Pero ésta no sonríe. Me mira, y su cara palidece.
– Deja a la niña, Adam. ¿Qué crees que estás haciendo?
– No pasa nada, abuela, le gusto.
– ¡Déjala!
– Abuela, basta ya.
Se acerca a mí para quitarme a Mia de los brazos. Mia está asustada, esconde la cabeza en mi hombro.
– ¿Qué te pasa, abuela? A la niña le gusto.
– ¿Que qué me pasa? ¿Qué te pasa a ti? Has visto su mural, ya sabes lo que pasa.
Los dos miramos a Sarah.
– Lo sé, lo sé -dice ésta-, pero todo está bien ahora. Hoy está bien.

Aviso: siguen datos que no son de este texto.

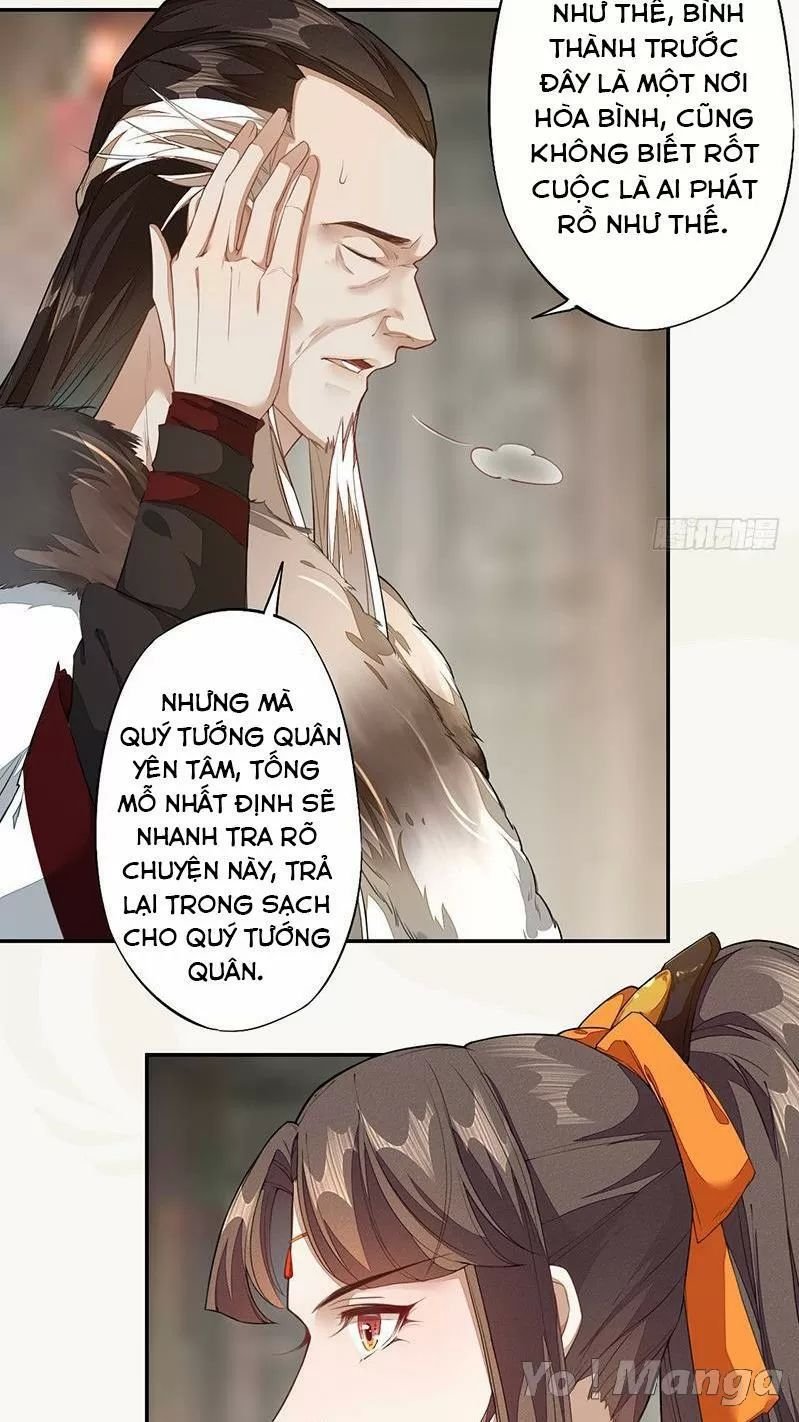 tuyệt thế luyện đan sư chapter 123 13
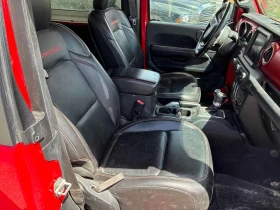 Jeep Wrangler  | Rubicon | ЗАДНА КАМЕРА | БЪРЗИ БАВНИ  | Auto.bg — изображение 13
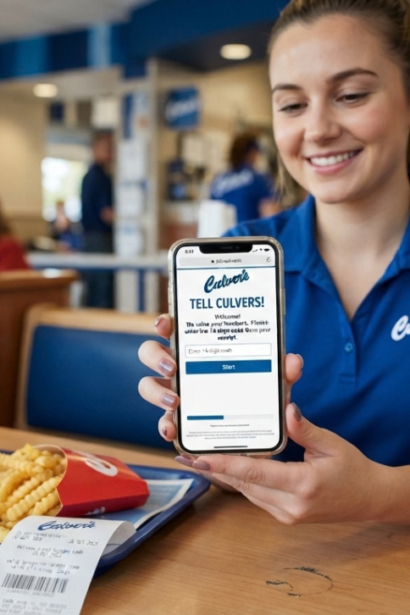 Tellculvers com survey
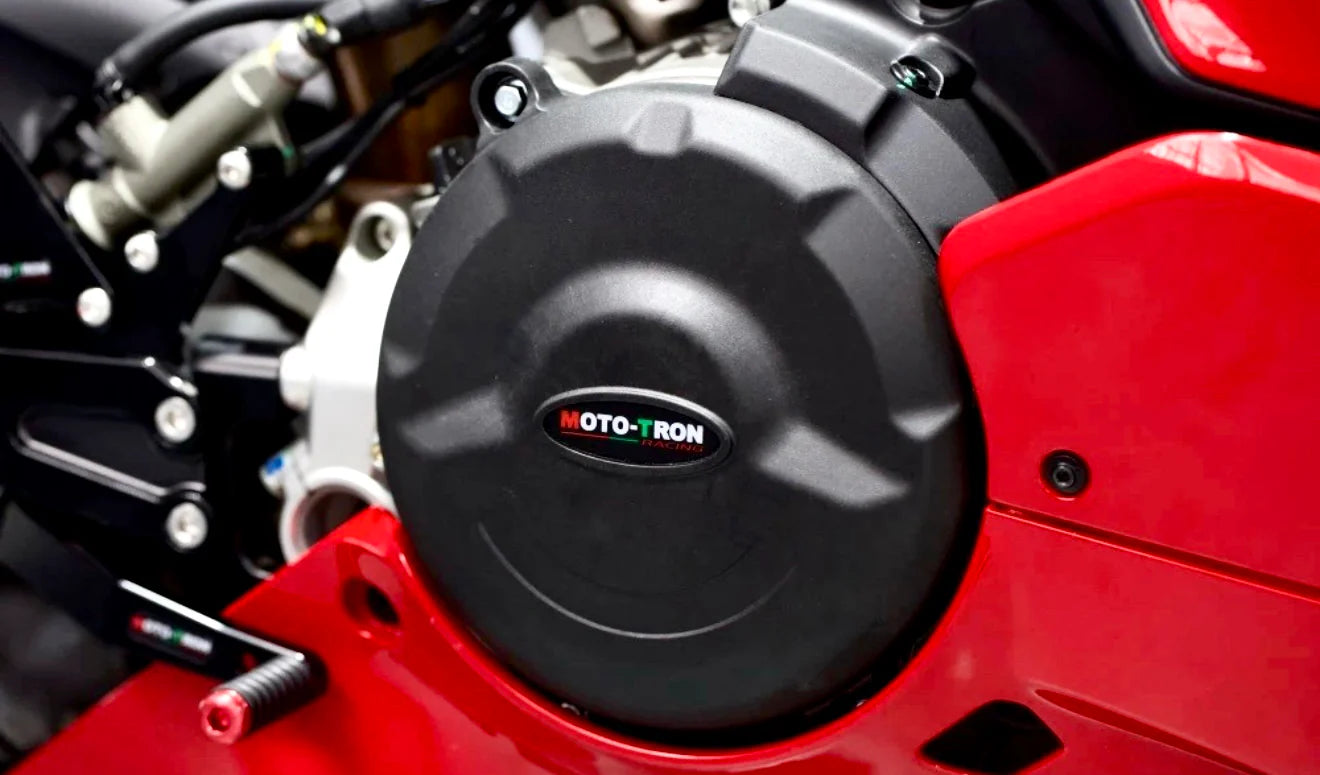 MOTO-TRON Engine Covers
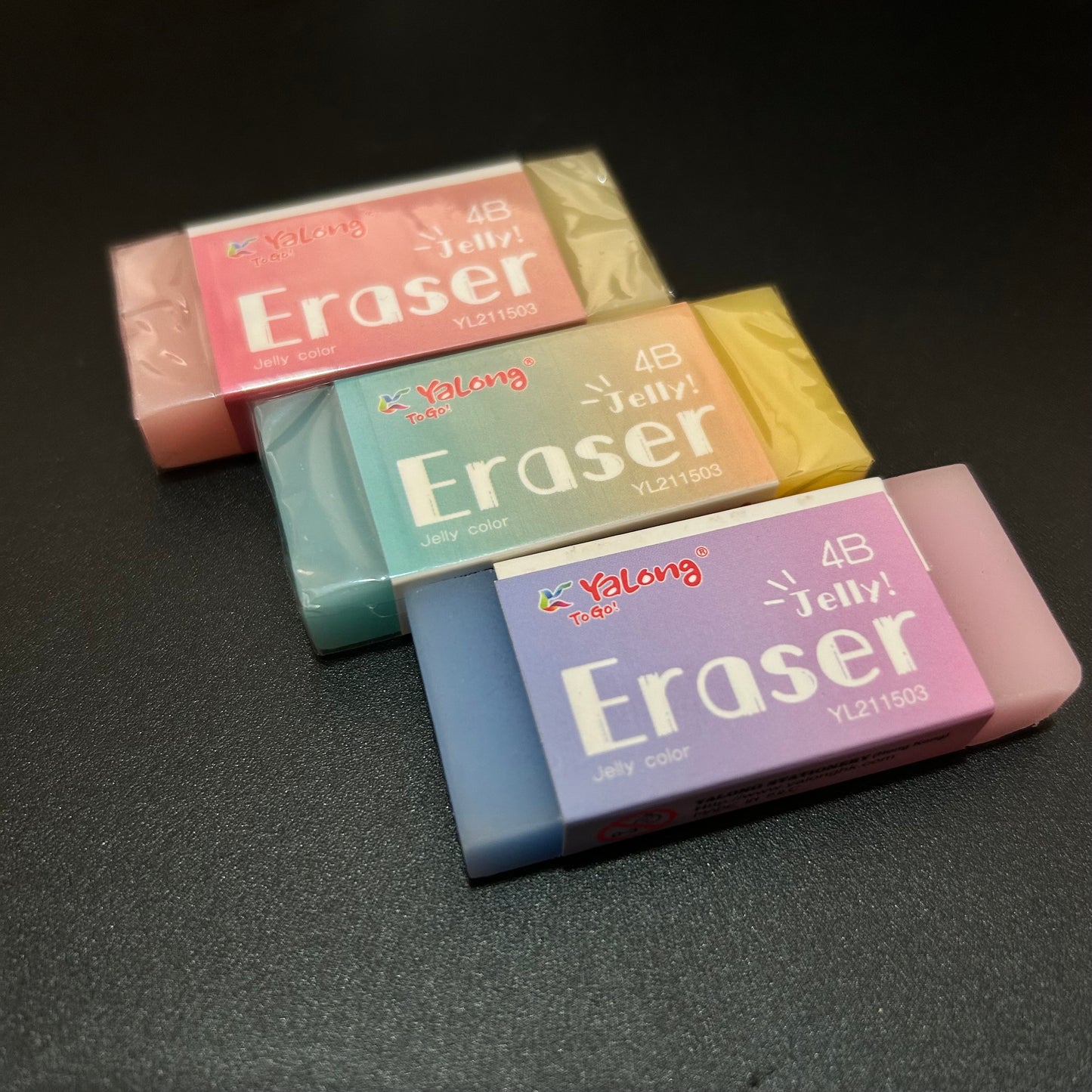 BORRADOR JALEA YALONG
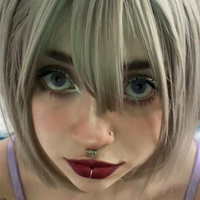 animesunny Nøgen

La abuela se da media vuelta.
– ¿Quieres que ella lo conozca, que confíe en él, que recurra a él el uno de enero? ¿Eso es lo que quieres?
Sarah tuerce la cara.
– No, por supuesto que no. No lo sé, no lo sé.
– ¿Por qué estás aquí?
La dureza de la voz de mi abuela oculta otra cosa. También tiene miedo, pero no creo que Sarah se dé cuenta. La abuela puede intimidar bastante, y ahora lo está demostrando.
– ¿Por qué estoy aquí? Han detenido a los amigos con los que vivía. No tengo a nadie ni adónde ir. Pero si no me quiere aquí, me iré. Encontraremos otro sitio.
Levanta las manos y las pone en la barriguita de Mia para cogérmela, y una de ellas me roza el brazo. La siento tan cálida sobre mi piel, tan suave. Siento sus huesos a través de su piel y la sensación es como una descarga eléctrica que me despierta.
– Abuela, Sarah necesita un lugar donde pasar la noche. Le he dicho que podía quedarse aquí. Puede dormir en mi habitación y yo lo haré en el sofá. Es una noche, abuela, y le he dicho que no hay problema.
La abuela me mira. Durante una décima de segundo, no sé si estamos al borde de una pelea de mil demonios, pero se encoge de hombros un poco y mira a Mia.
– De acuerdo -dice-. No voy a echarte a la calle, pero es un error. Puedo sentirlo. -Se acerca a mí-. Así pues, ¿quién es ésta?
– Mia -contesta Sarah.
La abuela se acerca a la niña, que se aparta hacia atrás pero no puede evitar mirarla a hurtadillas.
– No tengas miedo -dice la abuela, acariciándole suavemente la mejilla-. No soy una bruja grande y mala. Soy una bruja buena.